Симонов и Цапля
Шрифт:
Семьдесят лет я провел на Лемносе, добывая по крупицам, цифру за цифрой, истину Филострата. Я дал себе клятву вычислить двадцать пять знаков Архимедова числа и сдержал ее, хотя это далось мне, в целом, очень даже непросто. Ведь, как говорил мой брат Леввей, человек знает лишь внешнюю сторону вещей и понятия не имеет о том, за что он берется. Я в полной мере прочувствовал это в первые полгода моей новой жизни, посвященной нахождению Архимедова числа. Для начала мне пришлось промучиться пару месяцев, прежде чем я понял, что корпеть над расчетами взаперти, при свече, с пером и пергаментом – это совершенно не мое. Даже всеми известными мне языками и стилями каллиграфии я в свое время овладел как-то легко и естественно, в жизни, без долгого сидения за партой. Поэтому, зная, что у меня в запасе есть сколько угодно времени, я решил работать под открытым небом, на песке, как это делал Филострат. Однако и на песке меня поджидали совершенно неожиданные неприятности. Одно дело – порисовать треугольники день-другой, и совершенно другое – превратить это занятие в образ жизни, в единственное, чем целыми днями занят твой мозг. Через месяц вычислений на песке я начал не то чтобы сходить с ума, но ощущать себя очень странно. Мои руки стали непроизвольно
Однажды, во время моих вычислений, со мной случилось особенно сильное помутнение рассудка, закружилась голова, меня повело в сторону и я, обернувшись вокруг себя, описал короткий полукруг и упал на песок. Лежа, я почувствовал себя как будто лучше и удивился этому. Тогда я поднялся и описал на песке уже целый круг, а также попробовал кружиться, раскинув руки в стороны. Это еще больше оживило меня, в голове прояснилось, глаза стали видеть лучше. «Чудеса», – подумал я, но вдруг вспомнил танцы Филострата и поразительная догадка осенила меня. Тогда я искупался в море, выбежал обратно на пляж, описал, поднимаясь на носки, несколько больших кругов на пляже, при этом вращаясь вокруг себя – я старался повторять движения Филострата. После этого я два часа чертил палкой на песке и вычислял длины сторон в полнейшей ясности ума и зрения, вечером ел с прекрасным аппетитом и отлично спал. В последующие несколько дней я, не веря своему счастью, исполнял танцы Филострата между вычислениями и убедился, что мои расстройства окончательно прошли и я действительно нашел способ сбрасывать умственное напряжение, накапливающееся после занятий. Моя работа пошла теперь гораздо быстрее и веселее. Филострат, как выяснилось, танцевал вовсе не для красоты!

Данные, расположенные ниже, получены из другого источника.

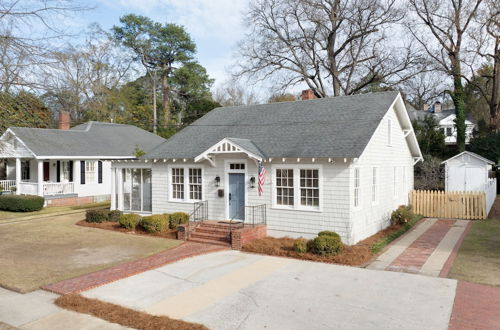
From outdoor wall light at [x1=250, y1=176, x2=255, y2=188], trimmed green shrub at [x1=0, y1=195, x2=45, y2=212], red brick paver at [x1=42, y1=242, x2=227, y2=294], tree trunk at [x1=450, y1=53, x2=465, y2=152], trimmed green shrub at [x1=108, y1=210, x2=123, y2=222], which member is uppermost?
tree trunk at [x1=450, y1=53, x2=465, y2=152]

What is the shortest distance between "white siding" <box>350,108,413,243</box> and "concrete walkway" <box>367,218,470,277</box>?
4.12ft

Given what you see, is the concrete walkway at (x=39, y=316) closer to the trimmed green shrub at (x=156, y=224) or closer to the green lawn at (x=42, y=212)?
the trimmed green shrub at (x=156, y=224)

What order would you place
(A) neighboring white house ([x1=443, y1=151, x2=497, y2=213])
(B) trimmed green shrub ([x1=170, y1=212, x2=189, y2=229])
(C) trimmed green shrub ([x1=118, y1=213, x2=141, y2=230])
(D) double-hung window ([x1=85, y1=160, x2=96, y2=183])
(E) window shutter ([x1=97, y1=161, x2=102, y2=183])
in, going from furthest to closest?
(E) window shutter ([x1=97, y1=161, x2=102, y2=183]), (D) double-hung window ([x1=85, y1=160, x2=96, y2=183]), (A) neighboring white house ([x1=443, y1=151, x2=497, y2=213]), (C) trimmed green shrub ([x1=118, y1=213, x2=141, y2=230]), (B) trimmed green shrub ([x1=170, y1=212, x2=189, y2=229])

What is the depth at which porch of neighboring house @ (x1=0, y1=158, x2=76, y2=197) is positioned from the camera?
25.9 metres

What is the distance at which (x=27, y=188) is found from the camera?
85.2 feet

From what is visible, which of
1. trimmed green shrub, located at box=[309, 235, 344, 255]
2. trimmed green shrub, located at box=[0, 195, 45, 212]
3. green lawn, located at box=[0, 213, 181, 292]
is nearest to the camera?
green lawn, located at box=[0, 213, 181, 292]

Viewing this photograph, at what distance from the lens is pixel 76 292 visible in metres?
9.41

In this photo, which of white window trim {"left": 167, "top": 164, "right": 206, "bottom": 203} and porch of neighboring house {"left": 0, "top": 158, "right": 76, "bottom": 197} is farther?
porch of neighboring house {"left": 0, "top": 158, "right": 76, "bottom": 197}

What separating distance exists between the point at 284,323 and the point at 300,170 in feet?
25.9

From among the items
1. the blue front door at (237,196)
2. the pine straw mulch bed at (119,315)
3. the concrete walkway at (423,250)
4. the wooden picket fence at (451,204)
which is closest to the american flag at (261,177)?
the blue front door at (237,196)

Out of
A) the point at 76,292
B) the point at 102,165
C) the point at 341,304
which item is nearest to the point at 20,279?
the point at 76,292

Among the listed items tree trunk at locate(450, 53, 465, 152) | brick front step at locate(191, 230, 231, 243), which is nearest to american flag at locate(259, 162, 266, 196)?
brick front step at locate(191, 230, 231, 243)

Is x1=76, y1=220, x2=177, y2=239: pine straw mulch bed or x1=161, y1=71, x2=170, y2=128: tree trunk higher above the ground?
x1=161, y1=71, x2=170, y2=128: tree trunk

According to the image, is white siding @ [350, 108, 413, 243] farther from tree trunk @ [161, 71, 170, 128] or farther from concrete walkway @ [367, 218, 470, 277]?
tree trunk @ [161, 71, 170, 128]
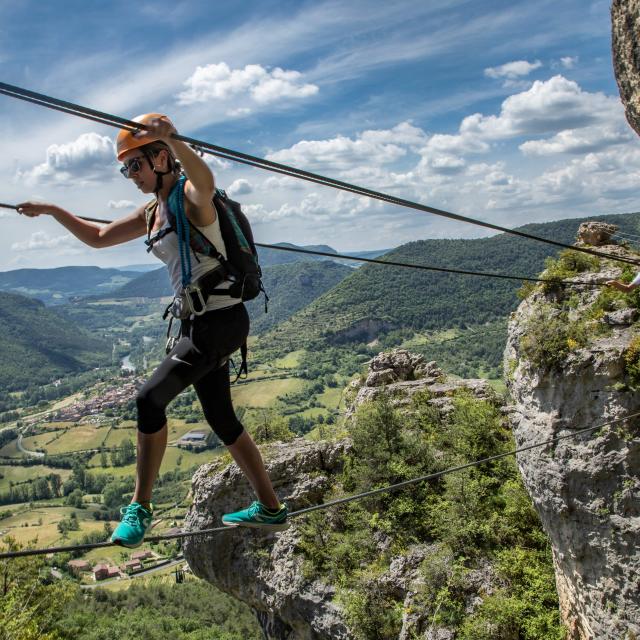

Так я почувствовал подлинную необходимость в танце и уже не мог обходиться без него. Постепенно мне открылось, что танцевальные движения не только освежали мозг, очищая его от засилья геометрических построений. Нет, в них было кое-что поважнее – они оказались внутренним, скрытым этапом моих вычислений, во время которого, во первых, полученные мной прошлые результаты бессознательно упорядочивались, а во вторых, я настраивался и духовно подготавливался к добыванию будущих результатов. Охотнику для поимки добычи нужны эмоции. Нет эмоций – нет добычи. Ничто не дается легко, само по себе, на все нужно настраиваться, внутренне собираться и концентрироваться. Мой танец давал мне все это, я выходил из него с эмоциями и зарядом для новых вычислений.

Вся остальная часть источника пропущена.